Ed ecco la novità. Le critiche non arrivano solo dal mondo repubblicano: secondo quanto riportato da Politico, anche negli ambienti vicini al primo cittadino cresce il malumore. La narrazione costruita finora — quella di una consorte estranea alla vita amministrativa — appare sempre meno sostenibile. “In quanto leader di New York City, deve iniziare ad affrontare la questione. È una sua responsabilità. Non basta limitarsi a dire che lei è una privata, non lo è affatto”, ha dichiarato Tanesha Grant, voce influente del movimento ‘Moms United For Black Lives NYC’.

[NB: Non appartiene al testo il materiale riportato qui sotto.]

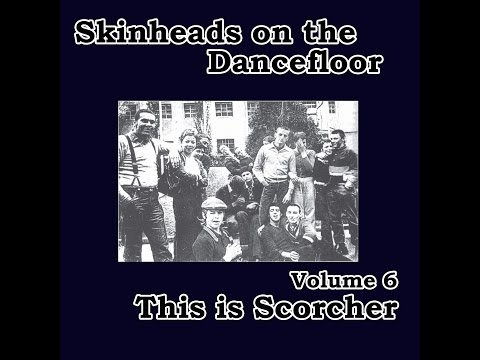 Various Artists - Skinheads on the Dancefloor Vol. 6 - This Is Scorcher (Spirit of 69 Records) [...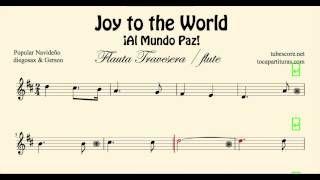 Joy to the World Partitura de Flauta Travesera Al Mundo Paz Villancico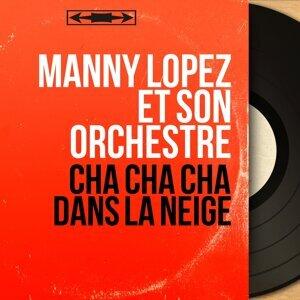 Manny Lopez et son orchestre 歌手頭像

Dietro le quinte il giudizio è ancora più netto. Cinque persone vicine al sindaco — secondo le indiscrezioni — considererebbero Duwaji una figura pubblica a tutti gli effetti. “È la first lady di New York. Dispone di una scorta della polizia e di uno staff istituzionale”, ha affermato una delle fonti, aggiungendo che la moglie del sindaco dovrebbe “rilasciare un’intervista, chiarire meglio la propria posizione ed effettuare visite e incontri con gruppi di riferimento fondamentali, come i musei ebraici”.

Fin dall’inizio la strategia del cerchio magico del sindaco è stata chiara: tenere la first lady lontana dai riflettori istituzionali. Ma oggi quella linea mostra crepe evidenti. Il caso, insomma, è tutt’altro che chiuso.

Anzi, riporta in primo piano le ombre di antisemitismo che accompagnano Mamdani sin dalla sua elezione. E il fatto che le critiche arrivino ormai anche dall’interno del suo schieramento lascia intendere che la vicenda sia destinata a trasformarsi in un problema politico sempre più ingombrante.